Esta reflexão sobre o destino do nosso olhar – ou pensamentos – chegou frente ao paradoxo que se manifesta na escolha papal. É simbólico esse gesto: multidões se reúnem na Praça São Pedro – milhares em todo o mundo –, olhos fixos na pequena chaminé da Capela Sistina, aguardando um sinal rudimentar de fumaça – e sofisticado em esperança… Branca ou preta? Um código ancestral que anuncia se bilhões de fiéis ao redor do mundo têm ou não um novo guia espiritual. Mais que isso, não é apenas o nome de um novo Papa que se aguarda — é uma resposta. Uma luz. Algo que venha de cima, como se o céu, num ato de compaixão, sussurrasse consolo para as angústias destes que caminham na terra.

Mas o nome de nenhum Papa, nem de nossos problemas, vem das nuvens. São homens, mortais, limitados, contraditórios que nomeiam e constroem sumo pontífices e obstáculos para os dias. Ainda assim, os líderes da Igreja Católica carregam sobre os ombros o peso simbólico do sagrado. Cabe também a cada um de nós, os humanos que fitamos o azul do céu ou o brilho das estrelas, as soluções para as dificuldades. Quando o anúncio é feito, morre um cardeal e nasce um Papa. Renasce, junto com ele, a promessa de novos rumos, de uma nova face para a Igreja — que não é apenas fé, mas também escola, hospital, abrigo, pão. Metaforicamente é, também, o que ocorre após nossas próprias descobertas: morte e renascimento.

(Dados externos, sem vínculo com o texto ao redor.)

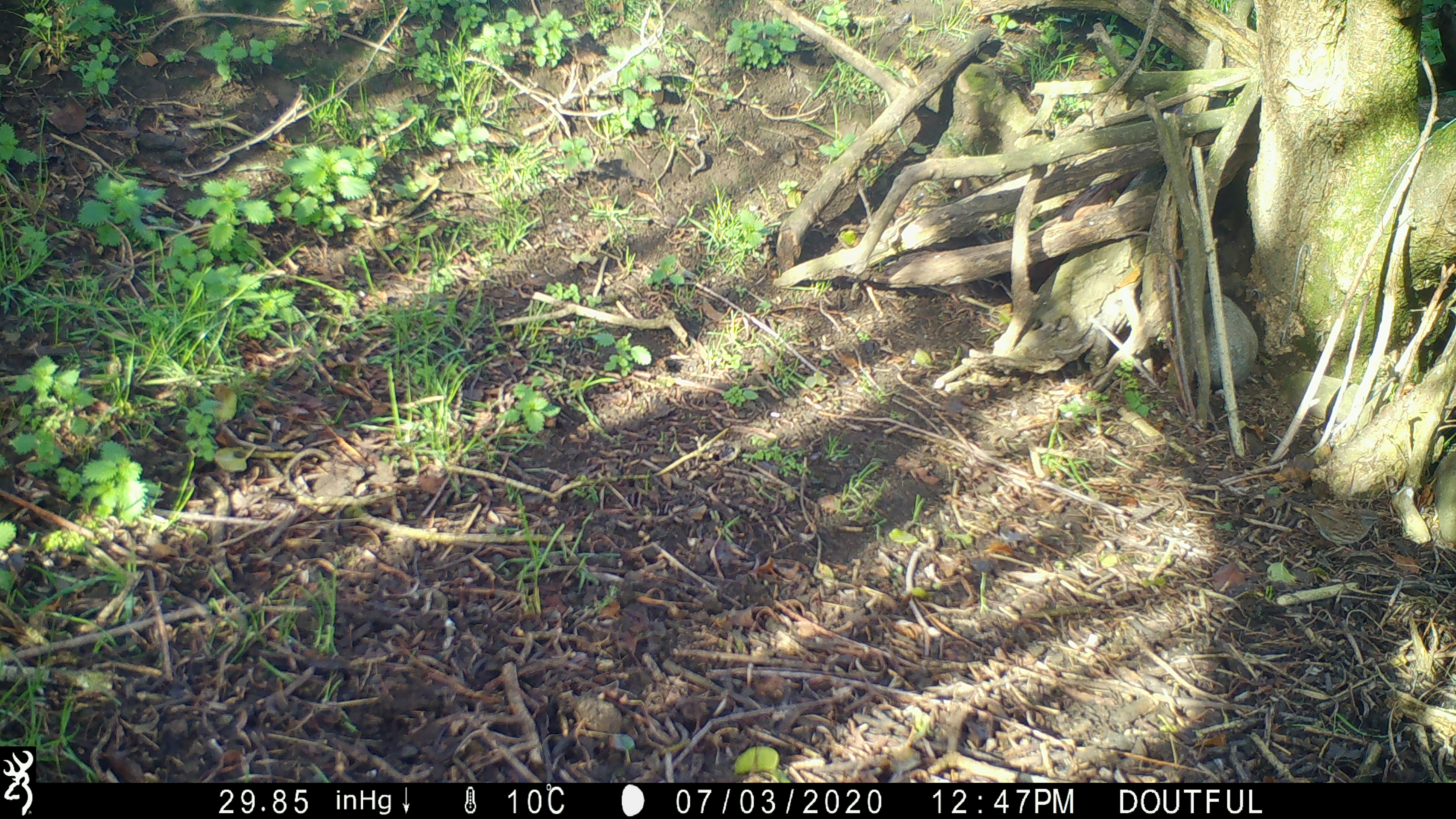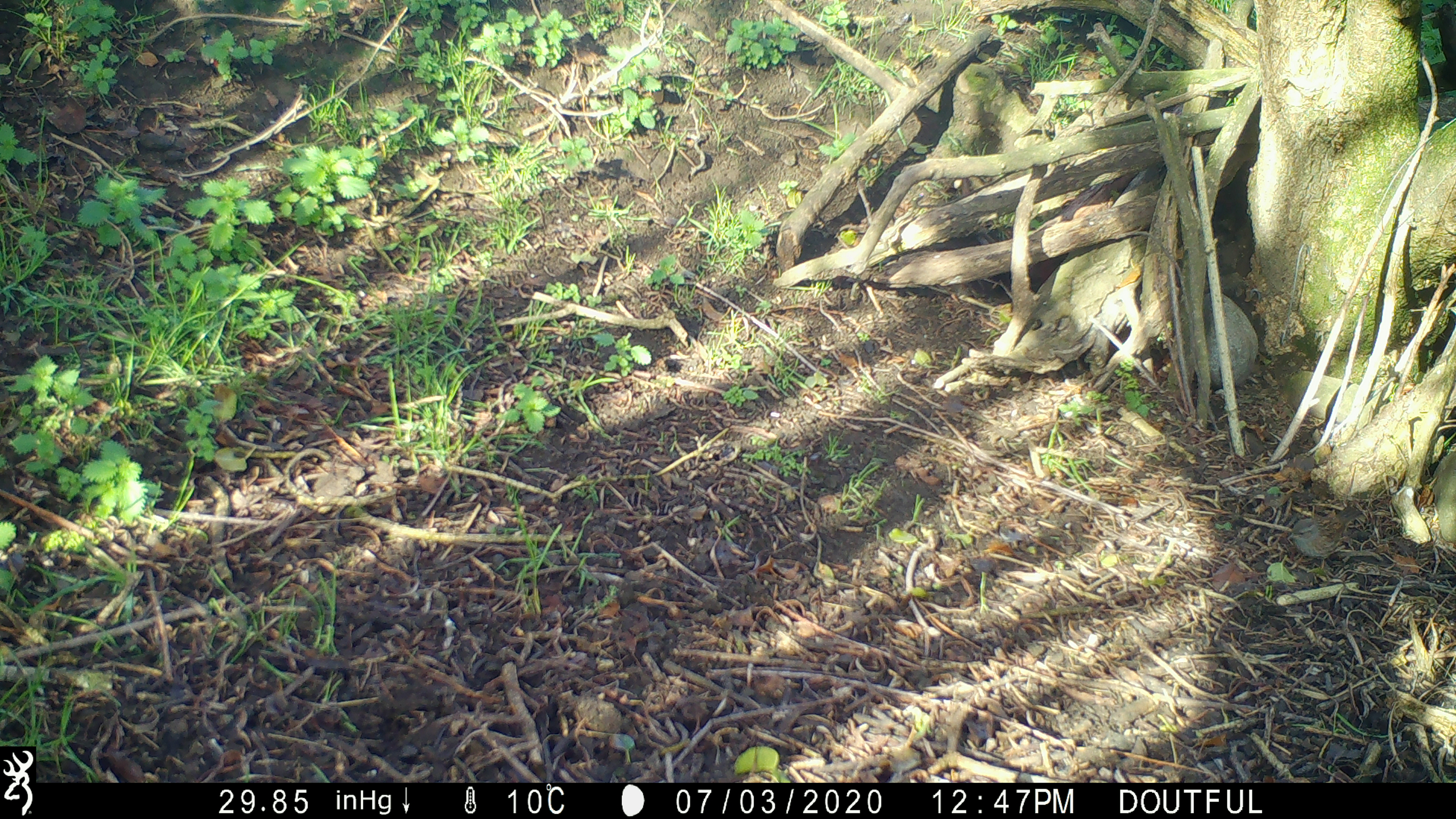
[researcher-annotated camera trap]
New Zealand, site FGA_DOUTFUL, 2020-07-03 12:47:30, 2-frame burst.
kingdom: Animalia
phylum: Chordata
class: Aves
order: Passeriformes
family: Prunellidae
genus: Prunella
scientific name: Prunella modularis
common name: dunnock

Quantas vezes, diante das incertezas cotidianas, não erguemos os olhos para algum céu esperando que de fora venha a solução para os nossos dilemas internos? Santo Agostinho, inspiração do recém-eleito Papa Leão XIV, nos oferece um contraponto valioso: “não saias de ti, volta-te para ti mesmo, a verdade habita no homem interior”. Paradoxalmente, enquanto milhares contemplam as alturas em busca de sinais, a resposta talvez esteja muito mais próxima do que imaginamos.

Permaneço com Santo Agostinho nesta minha filosofia de domingo: “a medida do amor é amar sem medida”. É como quem diz que a sua capacidade de amar e servir – inclusive a si mesmo – precisa transcender todos limites. Porque o amor verdadeiro não fere, não exclui, não se fecha. E talvez, por isso, tanta gente busque no alto um reflexo do divino, quando a centelha mais acessível — e mais desafiadora — está ao lado, no outro, no irmão que precisa de um gesto, de uma escuta, de um pedaço de pão.

Talvez você, assim como eu, também ache intrigante como é possível que as mesmas pessoas que olham para o céu em busca de respostas frequentemente esqueçam de olhar para o lado. Encaram um irmão em situação de rua que necessita de compaixão, de caridade e torcem o rosto como se, segundos antes, não estivessem cruzando o olhar com alguém em imagem e semelhança respirando existência. Tantos que dobram os joelhos encarando o chão, beijando a terra ou contemplando estrelas distantes, mas são incapazes de colocar um espelho no coração para refletir o que carregam dentro de si – ou colocam e escancaram inconscientemente a podridão que carregam. Isso me incomoda… quando, na ânsia de enxergar um milagre, se esquece de ver o óbvio: a dor do vizinho, o vazio no banco da praça, o frio nos olhos de quem mora na rua.

O augustiniano que agora assume o trono de Pedro carrega consigo o legado de um pensador que valorizava tanto a busca interior quanto o serviço ao próximo. Me parece que, se pudermos enxergar distante, alcançando a contemplação desta nossa sociedade daqui a algum tempo, o convite é claro: é hora de um olhar compassivo ao redor e por um mergulho honesto em nossas próprias profundezas. Pois a verdadeira transformação começa quando aprendemos a ser, nós mesmos, manifestações vivas daquilo que buscamos lá fora. Porque, afinal, o carro realmente vai para onde nossos olhos apontam. Resta-nos, portanto, a pergunta essencial que carregaremos pelas ruas de nossa cidade: para onde temos dirigido nosso olhar? Para o alto, aguardando sinais distantes, ou para dentro e ao redor, onde a verdadeira jornada humana acontece a cada instante?